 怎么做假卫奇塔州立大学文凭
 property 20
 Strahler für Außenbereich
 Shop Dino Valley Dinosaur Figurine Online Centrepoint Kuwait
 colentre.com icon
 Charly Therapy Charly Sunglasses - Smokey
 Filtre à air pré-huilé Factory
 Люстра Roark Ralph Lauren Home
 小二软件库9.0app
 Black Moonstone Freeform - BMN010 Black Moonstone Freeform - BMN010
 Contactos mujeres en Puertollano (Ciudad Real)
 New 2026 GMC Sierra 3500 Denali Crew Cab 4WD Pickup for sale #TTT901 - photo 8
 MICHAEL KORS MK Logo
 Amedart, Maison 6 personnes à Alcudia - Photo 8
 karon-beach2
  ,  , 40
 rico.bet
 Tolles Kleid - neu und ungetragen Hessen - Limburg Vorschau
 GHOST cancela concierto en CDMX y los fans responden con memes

• Problem to work on
Write the material out once more, keeping each line exact.

• Output
 怎么做假卫奇塔州立大学文凭
 property 20
 Strahler für Außenbereich
 Shop Dino Valley Dinosaur Figurine Online Centrepoint Kuwait
 colentre.com icon
 Charly Therapy Charly Sunglasses - Smokey
 Filtre à air pré-huilé Factory
 Люстра Roark Ralph Lauren Home
 小二软件库9.0app
 Black Moonstone Freeform - BMN010 Black Moonstone Freeform - BMN010
 Contactos mujeres en Puertollano (Ciudad Real)
 New 2026 GMC Sierra 3500 Denali Crew Cab 4WD Pickup for sale #TTT901 - photo 8
 MICHAEL KORS MK Logo
 Amedart, Maison 6 personnes à Alcudia - Photo 8
 karon-beach2
  ,  , 40
 rico.bet
 Tolles Kleid - neu und ungetragen Hessen - Limburg Vorschau
 GHOST cancela concierto en CDMX y los fans responden con memes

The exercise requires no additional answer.